A mixture of two anhydrous salts of nitric acid weighing 31.28 g was fried in a closed vessel, the gases were evacuated and cooled. As a result, 15.48 g of nitric acid (w (HNO3) = 48.84%) and the remainder of nitrogen (I) oxide and oxygen gases were obtained.

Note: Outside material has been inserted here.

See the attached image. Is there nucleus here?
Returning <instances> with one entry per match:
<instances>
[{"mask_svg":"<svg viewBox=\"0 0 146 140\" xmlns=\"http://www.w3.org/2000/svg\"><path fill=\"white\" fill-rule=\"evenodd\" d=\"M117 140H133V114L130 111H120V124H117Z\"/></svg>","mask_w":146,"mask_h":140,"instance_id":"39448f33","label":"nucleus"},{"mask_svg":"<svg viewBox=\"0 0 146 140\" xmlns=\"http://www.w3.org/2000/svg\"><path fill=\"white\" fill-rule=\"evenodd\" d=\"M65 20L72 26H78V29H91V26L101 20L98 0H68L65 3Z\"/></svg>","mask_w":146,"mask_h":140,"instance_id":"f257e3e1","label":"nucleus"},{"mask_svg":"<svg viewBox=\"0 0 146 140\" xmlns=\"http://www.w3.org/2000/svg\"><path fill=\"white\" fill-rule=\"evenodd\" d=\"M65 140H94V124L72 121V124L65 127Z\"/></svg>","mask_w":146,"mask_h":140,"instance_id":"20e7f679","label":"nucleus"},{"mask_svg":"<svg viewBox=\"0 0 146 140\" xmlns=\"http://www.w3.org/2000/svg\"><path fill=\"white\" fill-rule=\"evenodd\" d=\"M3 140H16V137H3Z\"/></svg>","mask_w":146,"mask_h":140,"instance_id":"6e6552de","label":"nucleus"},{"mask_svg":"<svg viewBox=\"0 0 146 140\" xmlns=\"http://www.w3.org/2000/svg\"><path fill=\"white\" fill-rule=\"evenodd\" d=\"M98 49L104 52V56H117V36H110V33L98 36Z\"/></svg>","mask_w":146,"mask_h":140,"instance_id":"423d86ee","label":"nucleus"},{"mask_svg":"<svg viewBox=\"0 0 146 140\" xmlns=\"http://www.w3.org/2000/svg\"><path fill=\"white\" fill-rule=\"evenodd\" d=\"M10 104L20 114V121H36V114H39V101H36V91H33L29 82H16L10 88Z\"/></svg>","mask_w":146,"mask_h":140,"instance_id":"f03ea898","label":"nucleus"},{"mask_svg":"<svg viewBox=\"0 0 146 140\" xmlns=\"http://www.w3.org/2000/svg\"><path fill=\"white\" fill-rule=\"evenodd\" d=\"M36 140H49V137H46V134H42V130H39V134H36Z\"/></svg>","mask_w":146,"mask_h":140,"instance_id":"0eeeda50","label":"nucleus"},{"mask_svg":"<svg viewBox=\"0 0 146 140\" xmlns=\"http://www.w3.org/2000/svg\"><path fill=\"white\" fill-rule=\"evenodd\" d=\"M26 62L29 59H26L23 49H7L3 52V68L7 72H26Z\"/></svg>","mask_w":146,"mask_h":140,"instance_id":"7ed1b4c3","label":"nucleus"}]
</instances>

Determine the qualitative and quantitative composition of the initial mixture (the degree of conversion in each stage is taken as 100%).

Given:
m (Me (NO3) x; Me (NO3) y) = 31.28 g
m solution (HNO3) = 15.48 g
ω (HNO3) = 48.84%

Find:
Me (NO3) x -?
Me (NO3) y -?
m (Me (NO3) x) -?
m (Me (NO3) y) -?

1) N2O is formed only during the decomposition of NH4NO3:
NH4NO3 = (toC) => N2O + 2H2O;
2) 4NO2 + O2 + 2H2O => 4HNO3;
3) m (HNO3) = ω * m solution / 100% = 48.84% * 15.48 / 100% = 7.56 g;
4) n (HNO3) = m / M = 7.56 / 63 = 0.12 mol;
5) n (NO2) = n (HNO3) = 0.12 mol;
6) n2 (H2O) = n (HNO3) * 2/4 = 0.12 * 2/4 = 0.06 mol;
7) m3 (H2O) = m solution (HNO3) – m (HNO3) = 15.48 – 7.56 = 7.92 g;
8) n3 (H2O) = m3 / M = 7.92 / 18 = 0.44 mol;
9) n1 (H2O) = n2 (H2O) + n3 (H2O) = 0.06 + 0.44 = 0.5 mol;
10) n (NH4NO3) = n1 (H2O) / 2 = 0.5 / 2 = 0.25 mol;
11) m (NH4NO3) = n * M = 0.25 * 80 = 20 g;
12) m (Me (NO3) y) = m (Me (NO3) x; Me (NO3) y) – m (NH4NO3) = 31.28-20 = 11.28 g;
13) y = 1 (NO2 is not formed):
2MeNO3 = (toC) => 2MeNO2 + O2;
14) y = 2:
2Me (NO3) 2 = (toC) => 2MeO + 4NO2 + O2;
15) n (Me (NO3) 2) = n (NO2) * 2/4 = 0.12 * 2/4 = 0.06 mol;
16) M (Me (NO3) 2) = m / n = 11.28 / 0.06 = 188 g / mol;
17) Ar (Me) = Mr (Me (NO3) 2) – Ar (N) * N (N) – Ar (O) * N (O) = 188 – 14 * 2 – 16 * 3 * 2 = 64 – copper (Cu).

Answer: The mass of NH4NO3 is 20 g; Cu (NO3) 2 – 11.28 g.